But anyways, to the question, you just don’t seem to grasp that collections of ideas can communicate copyright infringing material without being infringing on their own. It’s like arguing that if Paint or Photoshop knows about the color red that this is copyright infringing because it’s the same red that Mario uses. None of the ideas that make up Mario are infringing, and cannot be copyrighted. They are what the AI is designed to extract, not Mario as a totality.
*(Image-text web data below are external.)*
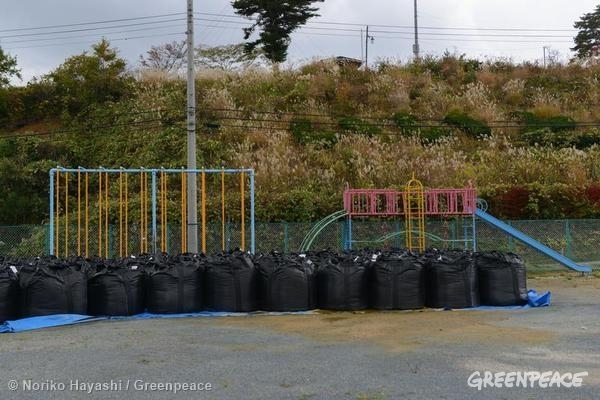 Bags of contaminated soil, mud and grass at a playground of an elementary school in Iitate village. 10/27/2014 © Noriko Hayashi / Greenpeace
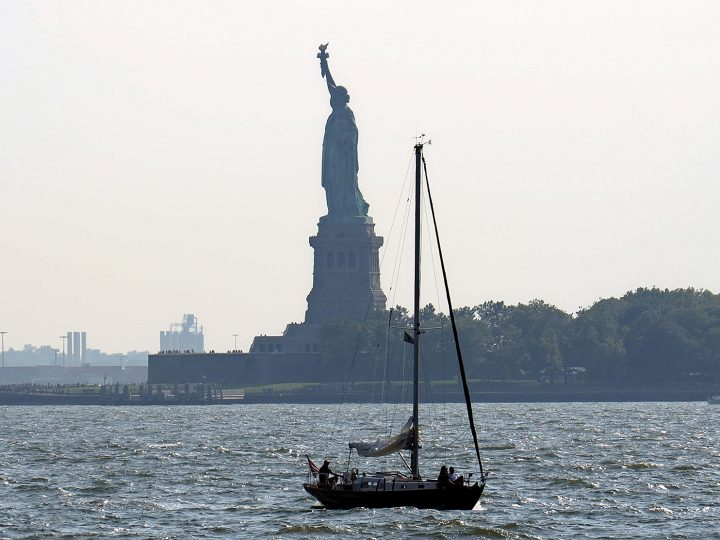 epa04904694 A sailboat navigates the Hudson River as the Statue of Liberty looms in the background in the New York Harbor in New York City, New York, USA, 29 August 2015.  EPA/JOHN G. MABANGLO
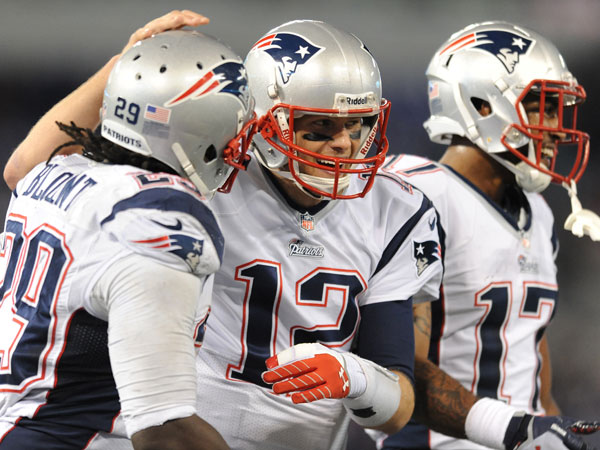 Patriots quarterback Tom Brady, celebrates with teammates LeGarrette Blount, left, and Aaron Dobson after Blount scored a touchdown in the second half of an NFL football game against the Baltimore Ravens, Sunday, Dec. 22, 2013, in Baltimore. (Gail Burton/AP)
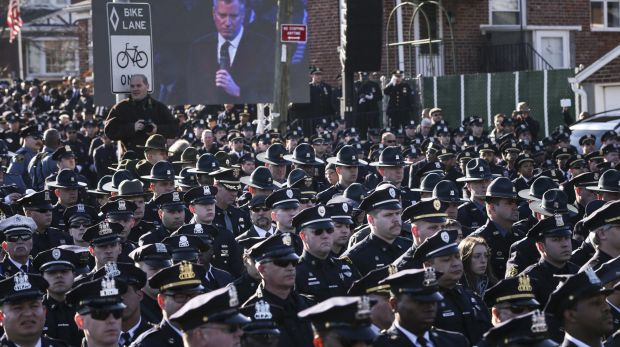 Cold shoulder: Police officers turn their backs on a live video monitor showing New York City Mayor Bill de Blasio as he ...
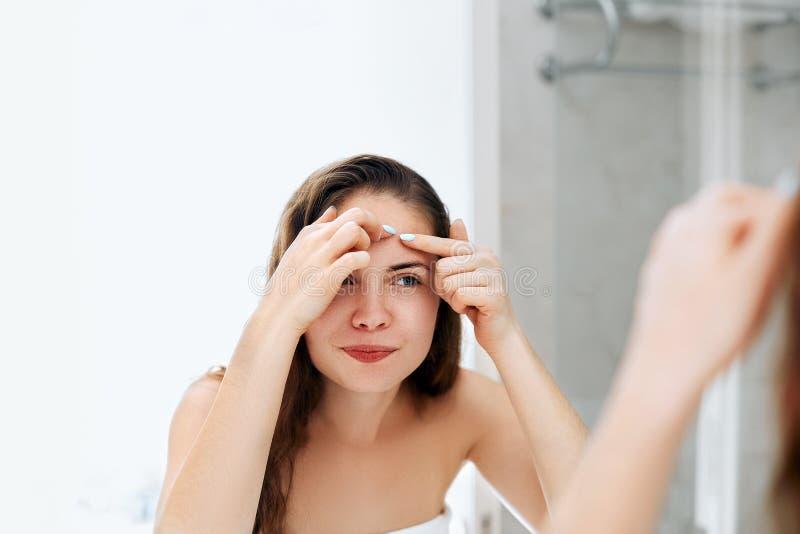 Jovem mulher que olha e para espremer a acne em uma cara na frente do espelho Menina feia da pele do problema, menina adolescente fotos de stock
You can definitely use AI to make an infringement machine by making it less likely to make leaps in ideas and just only combine the ideas it’s been taught on, which we as humans can do as well in the form of plagiarism and forgery. But if you’re going to be unethical why use an AI when you might as well just take the easy route directly with print screen or a photo. Two other technologies we didn’t ban for having this ability to capture copyrighted material, even if they far more blatantly copy the material.
This is where good AI usage deviates, because it instead tries to MAXIMIZE the amount of leaps and connections the AI makes for as little possibility to make something infringing. Even honest people trying to make new creative works sometimes have to change things because they might be too close to being infringing.
There are law offices that exist specifically to fuck with people over patent and copyright law.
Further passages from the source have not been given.